_Exercise requirements_. Everything below from the line with "Chemistry Notes Info" through the line with "I have a question" should be copied exactly, and nothing else; leave out the pictures.

_Source records_.
# # # # #

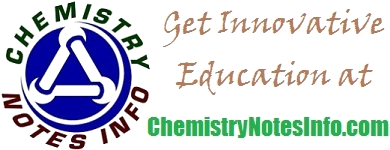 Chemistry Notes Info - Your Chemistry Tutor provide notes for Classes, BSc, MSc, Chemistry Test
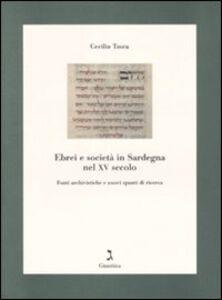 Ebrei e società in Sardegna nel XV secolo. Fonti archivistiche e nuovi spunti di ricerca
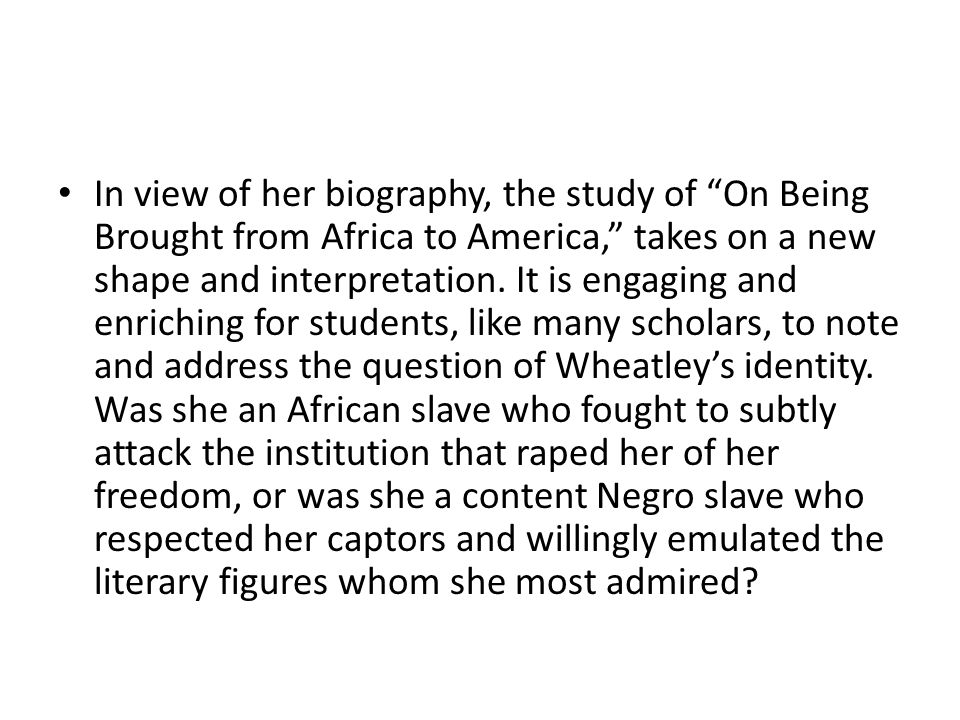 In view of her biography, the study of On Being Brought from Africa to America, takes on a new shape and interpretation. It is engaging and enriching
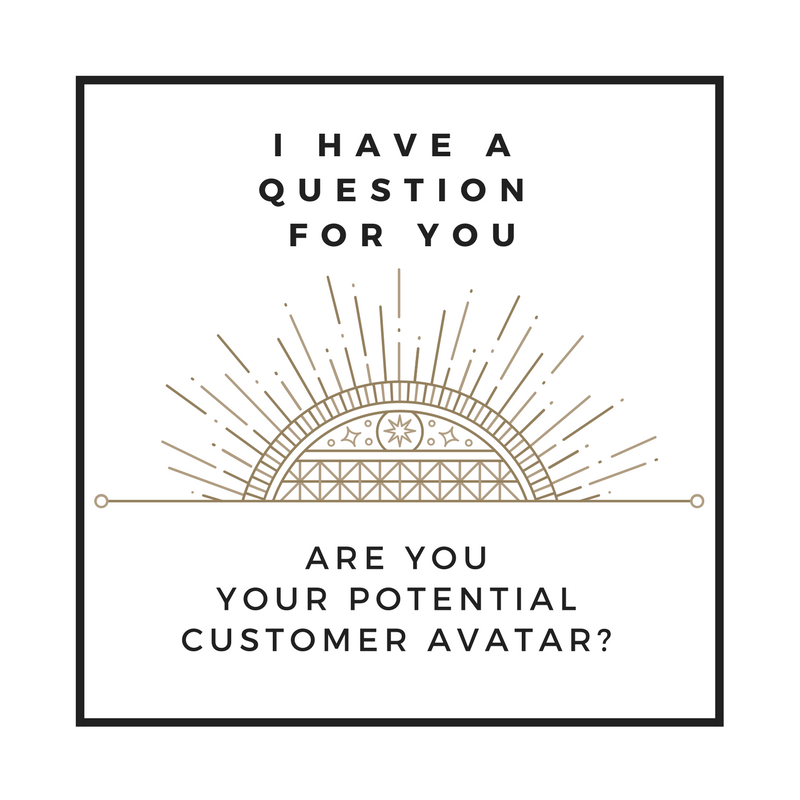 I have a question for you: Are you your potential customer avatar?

# # # # #

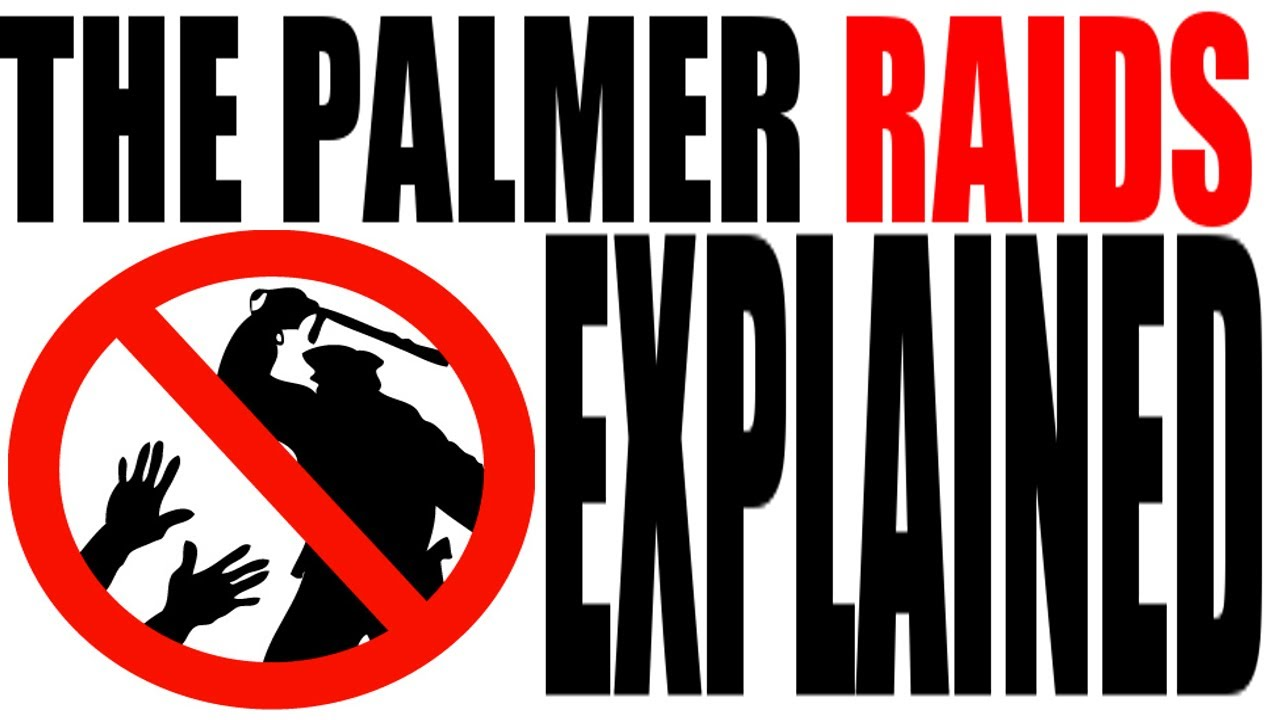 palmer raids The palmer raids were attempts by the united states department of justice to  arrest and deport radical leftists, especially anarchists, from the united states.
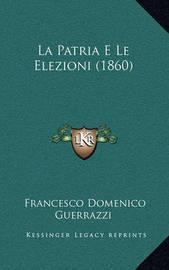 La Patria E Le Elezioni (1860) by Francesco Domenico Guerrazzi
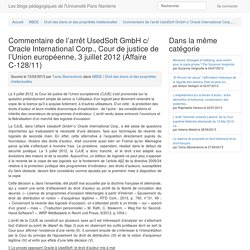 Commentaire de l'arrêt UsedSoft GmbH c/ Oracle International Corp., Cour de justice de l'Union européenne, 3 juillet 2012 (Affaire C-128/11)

# # # # #

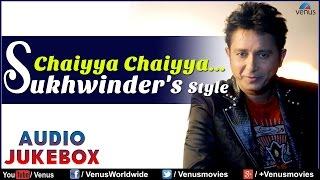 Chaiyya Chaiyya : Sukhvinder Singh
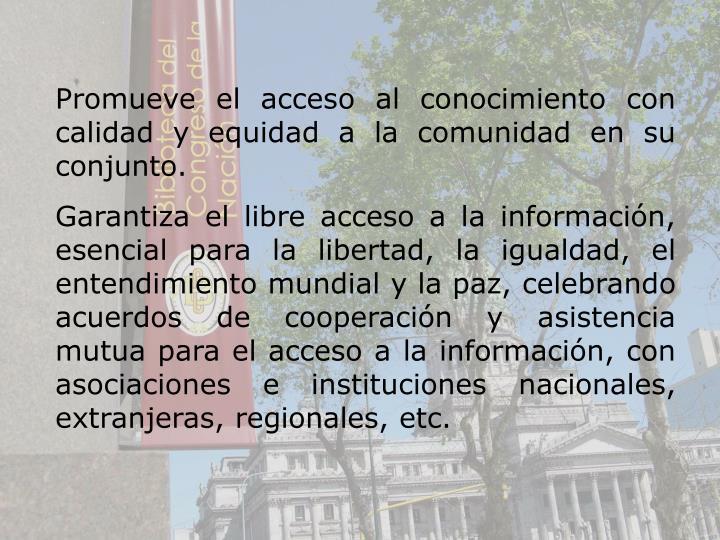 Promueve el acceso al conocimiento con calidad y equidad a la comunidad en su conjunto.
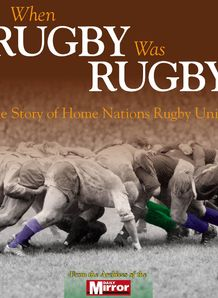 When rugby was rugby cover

# # # # #

_Your response_.
 Chemistry Notes Info - Your Chemistry Tutor provide notes for Classes, BSc, MSc, Chemistry Test
 Ebrei e società in Sardegna nel XV secolo. Fonti archivistiche e nuovi spunti di ricerca
 In view of her biography, the study of On Being Brought from Africa to America, takes on a new shape and interpretation. It is engaging and enriching
 I have a question for you: Are you your potential customer avatar?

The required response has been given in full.